In den USA wird Ivermectin zur Behandlung von parasitären Würmern verschrieben, und Cremes und Lotionen werden bei Erkrankungen wie Kopfläusen und Rosacea, eine entzündliche Erkrankung der Gesichtshaut?, eingesetzt. Als Behandlungs- oder Präventionsmethode für Covid-19 hat die US-amerikanische Food and Drug Administration (FDA) Ivermectin jedoch nicht zugelassen und warnte im März 2021 sogar davor: "Die FDA hat mehrere Berichte über Patienten erhalten, die nach einer Selbstmedikation mit Ivermectin, das für Pferde bestimmt ist, medizinische Unterstützung benötigten und ins Krankenhaus eingeliefert wurden."
Zum jetzigen Zeitpunkt sagen GesundheitsexpertInnen, dass es keine schlüssigen Beweise für die Wirksamkeit von Ivermectin gegen Covid-19 gibt und dass noch mehr Forschung dazu notwendig sei. Im April 2021 beschäftigte sich AFP in einem englischsprachigen Faktencheck mit der angeblichen Wirksamkeit von Ivermectin bei der Bekämpfung von Corona. Für die Wirksamkeit gebe es derzeit keine Beweise, schrieb damals auch die auch die WHO an AFP: "Es gibt keine Beweise, die den Einsatz von Ivermectin zur Vorbeugung oder Behandlung von COVID-19 unterstützen." Die WHO riet im März 2021 außerdem, Ivermectin nur im Rahmen von klinischen Studien anzuwenden. Dutzende von Ivermectin-Studien, die auf der ganzen Welt laufen, sind in dieser US-Datenbank.

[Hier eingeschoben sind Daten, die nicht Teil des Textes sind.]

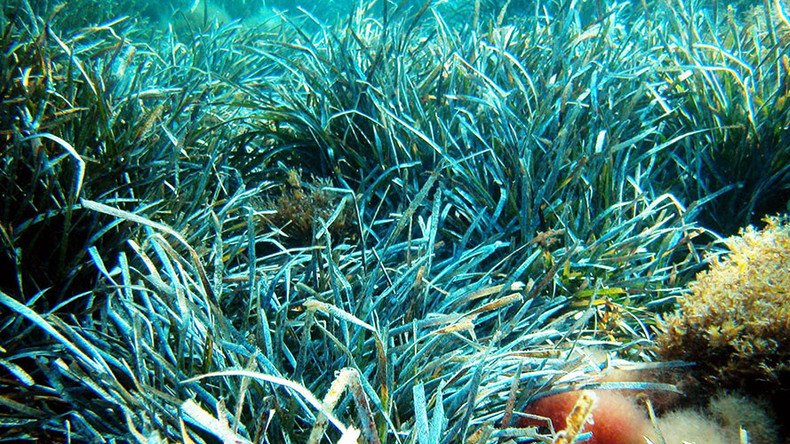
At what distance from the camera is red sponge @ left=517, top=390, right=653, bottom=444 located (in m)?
1.60

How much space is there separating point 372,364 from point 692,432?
1070mm

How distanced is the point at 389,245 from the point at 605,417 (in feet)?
3.72

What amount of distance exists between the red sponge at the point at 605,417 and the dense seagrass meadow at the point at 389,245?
48 millimetres

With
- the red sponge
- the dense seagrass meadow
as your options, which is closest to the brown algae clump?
the dense seagrass meadow

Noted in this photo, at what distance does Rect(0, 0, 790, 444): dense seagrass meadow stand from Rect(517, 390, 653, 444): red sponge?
5 cm

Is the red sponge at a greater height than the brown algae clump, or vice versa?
the brown algae clump

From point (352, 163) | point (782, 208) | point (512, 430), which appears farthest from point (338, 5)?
point (512, 430)

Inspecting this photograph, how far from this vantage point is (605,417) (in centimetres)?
164

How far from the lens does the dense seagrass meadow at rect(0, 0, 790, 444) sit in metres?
1.59

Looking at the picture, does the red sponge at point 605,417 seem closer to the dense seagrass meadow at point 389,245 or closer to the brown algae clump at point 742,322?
the dense seagrass meadow at point 389,245

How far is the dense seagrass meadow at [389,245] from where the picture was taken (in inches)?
62.4

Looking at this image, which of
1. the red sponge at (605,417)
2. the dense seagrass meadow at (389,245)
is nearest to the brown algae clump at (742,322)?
the dense seagrass meadow at (389,245)

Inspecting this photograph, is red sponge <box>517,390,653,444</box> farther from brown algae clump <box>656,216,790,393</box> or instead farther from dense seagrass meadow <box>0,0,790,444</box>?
brown algae clump <box>656,216,790,393</box>

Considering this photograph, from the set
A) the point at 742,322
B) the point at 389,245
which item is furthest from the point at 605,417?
the point at 389,245
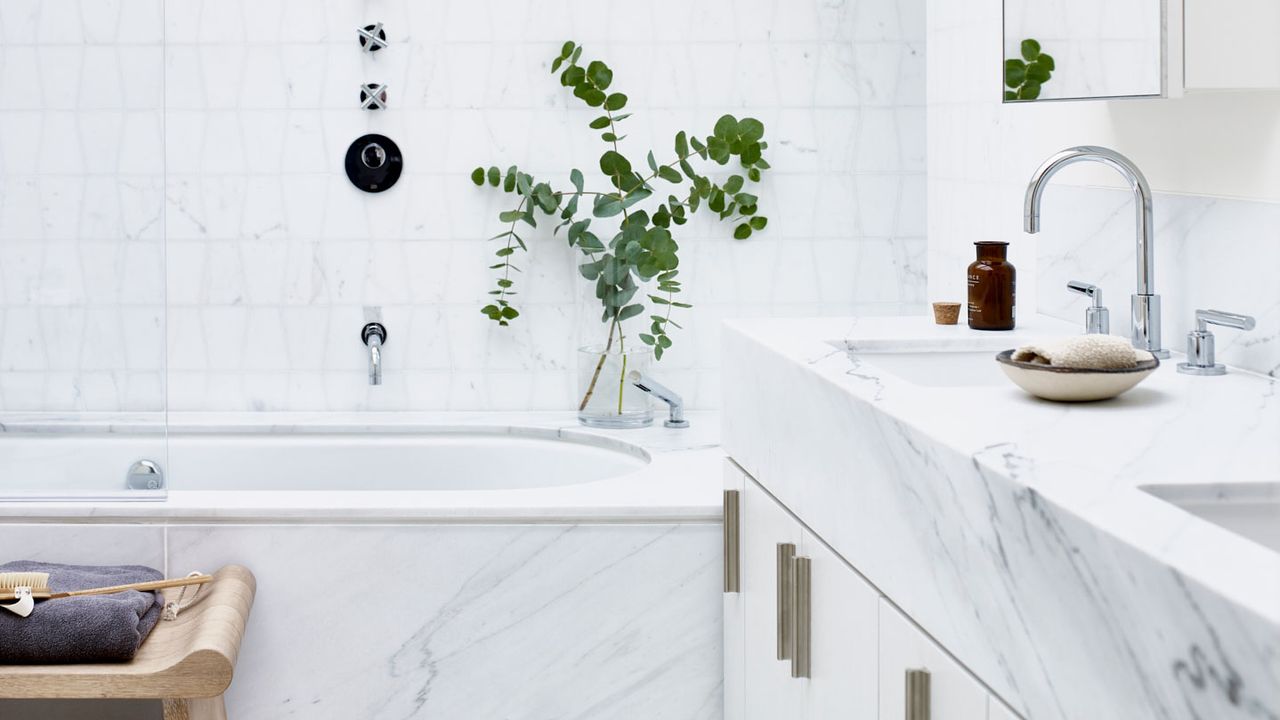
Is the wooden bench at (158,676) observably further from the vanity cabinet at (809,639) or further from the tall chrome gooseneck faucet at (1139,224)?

Fazit: Der Bericht der Rockefeller-Stiftung ist Thema weit verbreiteter Verschwörungserzählungen, enthält aber lediglich verschiedene fiktive Zukunftsszenarien. Bei Grippe und Corona handelt es sich um verschiedene Erkrankungen, wie Forschende weltweit immer wieder bewiesen haben. Ivermectin ist derzeit kein nachgewiesen wirksames Heilmittel gegen Corona.